[[ Materials provided, beginning ]]
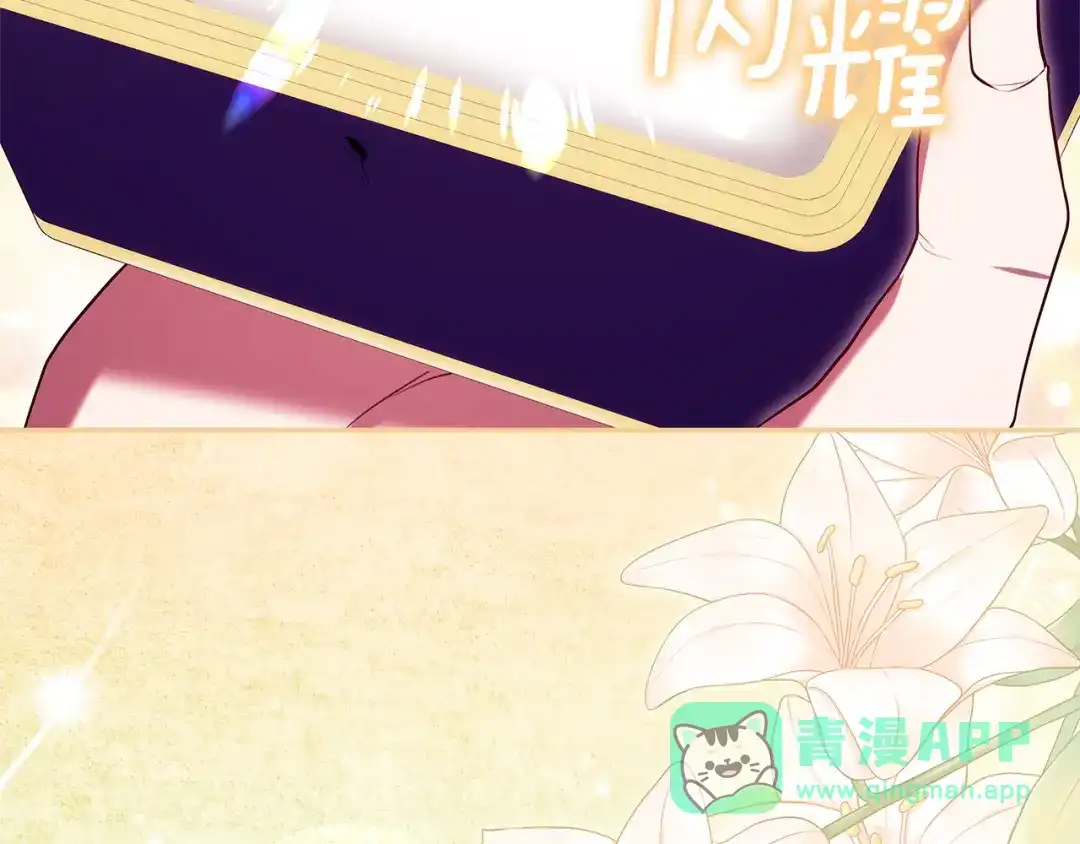 第201页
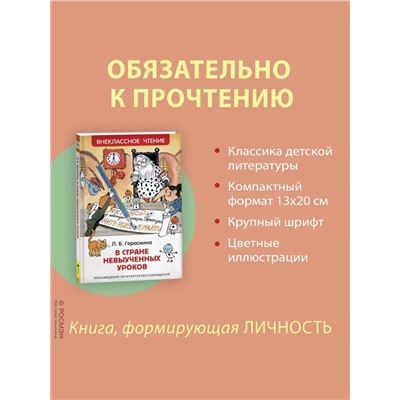 Книга для внеклассного чтения «В стране невыученных уроков», Гераскина Л.Б.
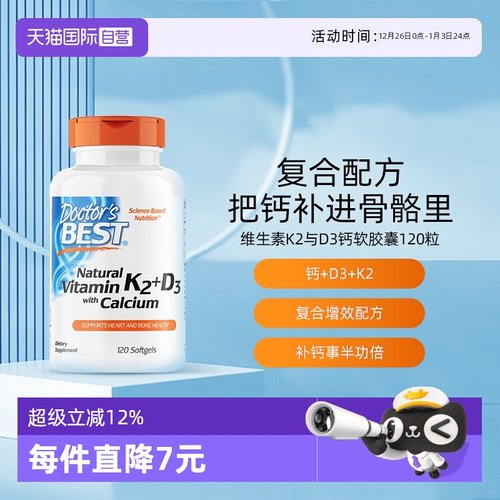 多特倍斯vk2液体钙补钙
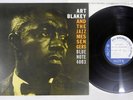 ART BLAKEY AND JAZZ MESSENGERS MOANIN' BLUE NOTE GXF 3002 Japan Vinyl LP
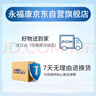 永?？党扇俗o(hù)理墊 XL20片 尺寸80*90cm 嬰兒孕產(chǎn)婦床墊老人一次性隔尿墊 曬單實(shí)拍圖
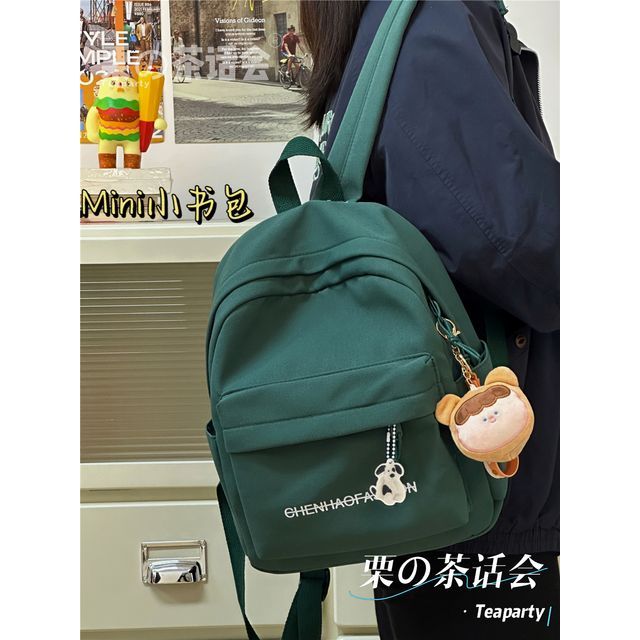 Letter Embroidered Backpack SpreePicky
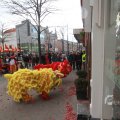 IMG_1095532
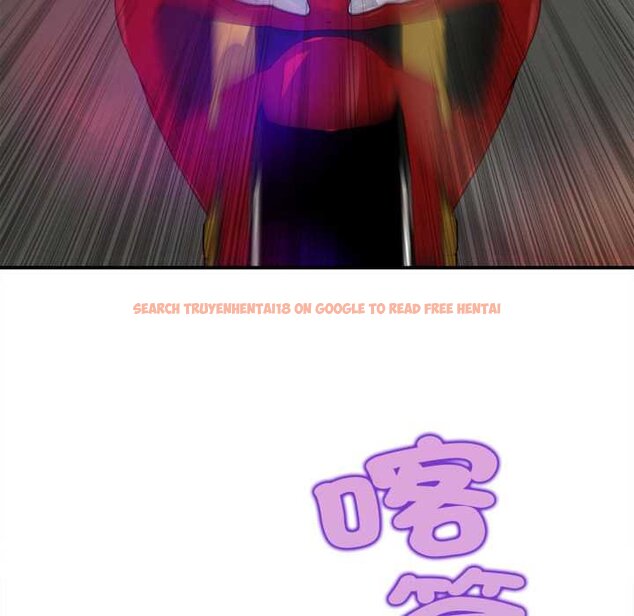 查看漫画無限輪回的一天 - 第1話 - www.tymanga.com中的4435712图片 查看漫画無限輪回的一天 - 第1話 - www.tymanga.com中的4435712图片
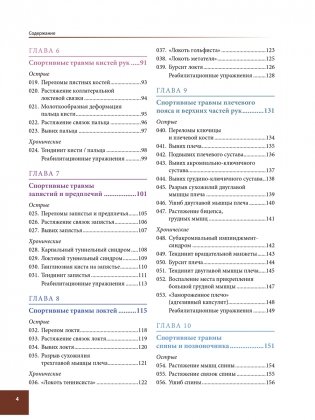 Анатомия спортивных травм фото книги 4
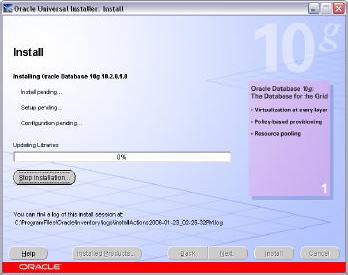 oracle10g_installation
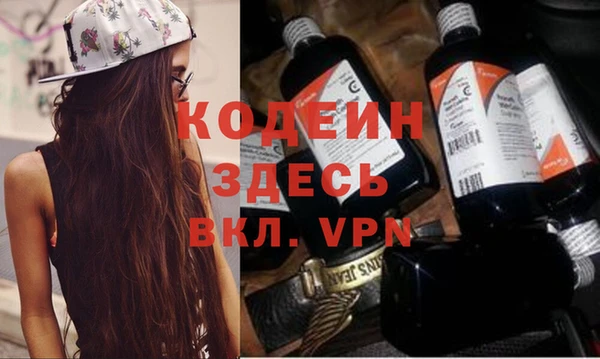 дурь Балахна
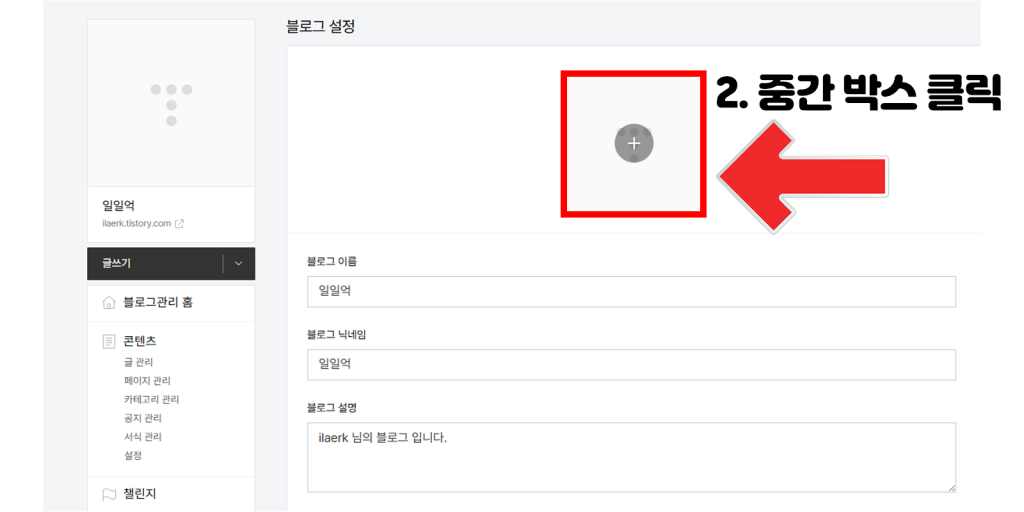 티스토리 프로필 사진 설정 2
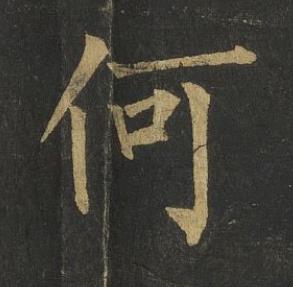 何楷书书法写法高清图片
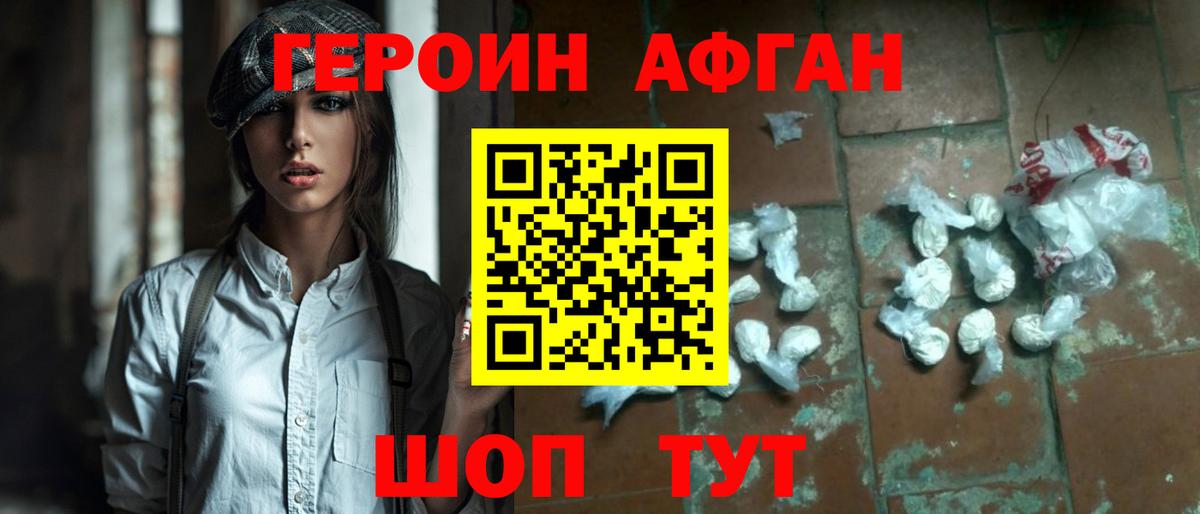 Еманжелинск  Героин хмурый  Героин  Вход с VPN 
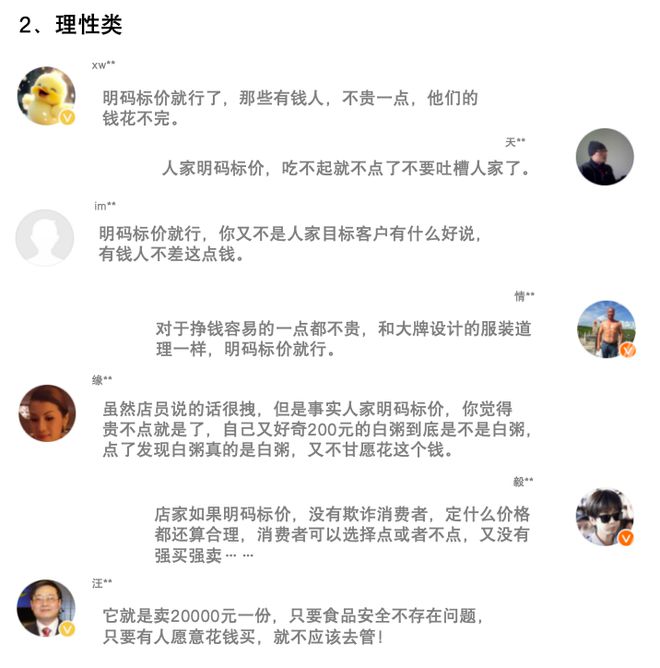 1月餐饮行业舆情大事件麻将胡了2试玩网站1(图10)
[[ Materials provided, end ]]
#### Instruction:
Please write out the text lines of the listing above as a numbered list, skip any blank ones, and leave the pictures out of your answer.

#### Result:
1.  第201页
2.  Книга для внеклассного чтения «В стране невыученных уроков», Гераскина Л.Б.
3.  多特倍斯vk2液体钙补钙
4.  ART BLAKEY AND JAZZ MESSENGERS MOANIN' BLUE NOTE GXF 3002 Japan Vinyl LP
5.  永?？党扇俗o(hù)理墊 XL20片 尺寸80*90cm 嬰兒孕產(chǎn)婦床墊老人一次性隔尿墊 曬單實(shí)拍圖
6.  Letter Embroidered Backpack SpreePicky
7.  IMG_1095532
8.  查看漫画無限輪回的一天 - 第1話 - www.tymanga.com中的4435712图片 查看漫画無限輪回的一天 - 第1話 - www.tymanga.com中的4435712图片
9.  Анатомия спортивных травм фото книги 4
10.  oracle10g_installation
11.  дурь Балахна
12.  티스토리 프로필 사진 설정 2
13.  何楷书书法写法高清图片
14.  Еманжелинск  Героин хмурый  Героин  Вход с VPN 
15.  1月餐饮行业舆情大事件麻将胡了2试玩网站1(图10)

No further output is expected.